___ Data to examine
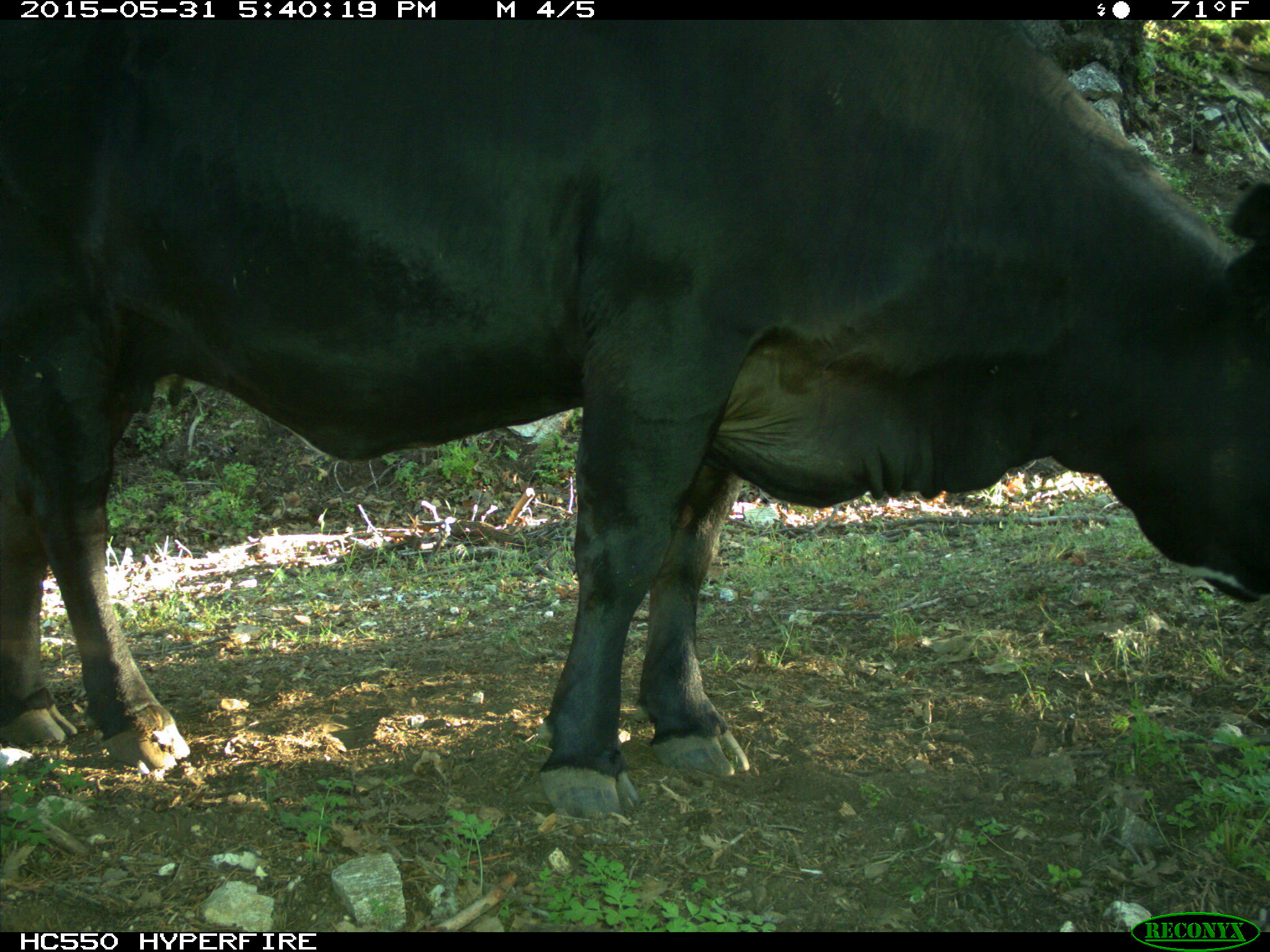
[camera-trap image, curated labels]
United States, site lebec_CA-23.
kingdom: Animalia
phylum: Chordata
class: Mammalia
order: Artiodactyla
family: Bovidae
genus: Bos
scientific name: Bos taurus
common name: domestic cow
Bos taurus (domestic cow).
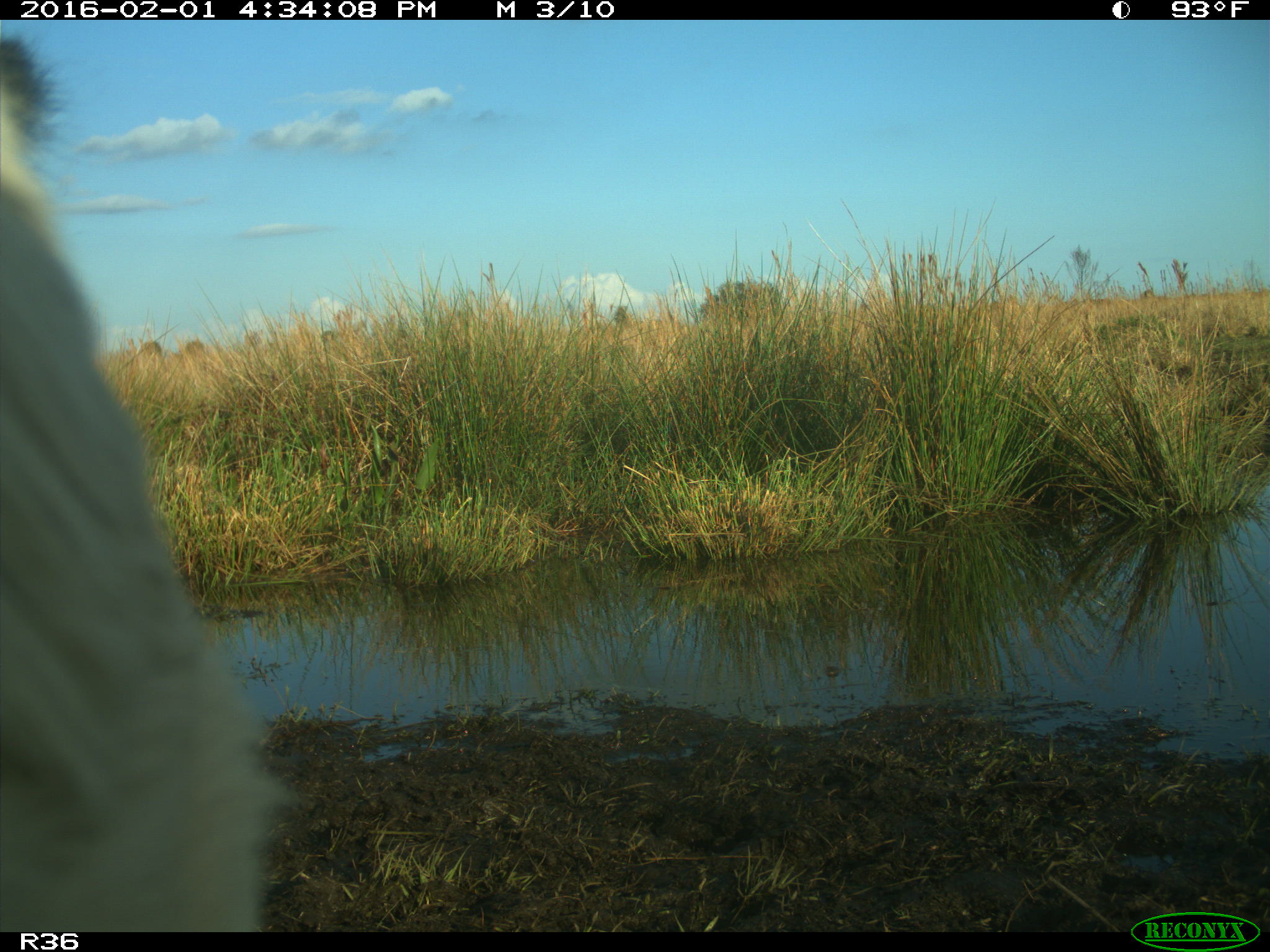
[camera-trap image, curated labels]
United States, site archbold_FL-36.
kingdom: Animalia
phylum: Chordata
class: Mammalia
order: Artiodactyla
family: Bovidae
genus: Bos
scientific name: Bos taurus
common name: domestic cow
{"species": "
______
## [Brief]
Please restate the entries word for word. Skip the pictures.

## [Problem solution]
[camera-trap image, curated labels]
United States, site lebec_CA-23.
kingdom: Animalia
phylum: Chordata
class: Mammalia
order: Artiodactyla
family: Bovidae
genus: Bos
scientific name: Bos taurus
common name: domestic cow
Bos taurus (domestic cow).
[camera-trap image, curated labels]
United States, site archbold_FL-36.
kingdom: Animalia
phylum: Chordata
class: Mammalia
order: Artiodactyla
family: Bovidae
genus: Bos
scientific name: Bos taurus
common name: domestic cow
{"species": "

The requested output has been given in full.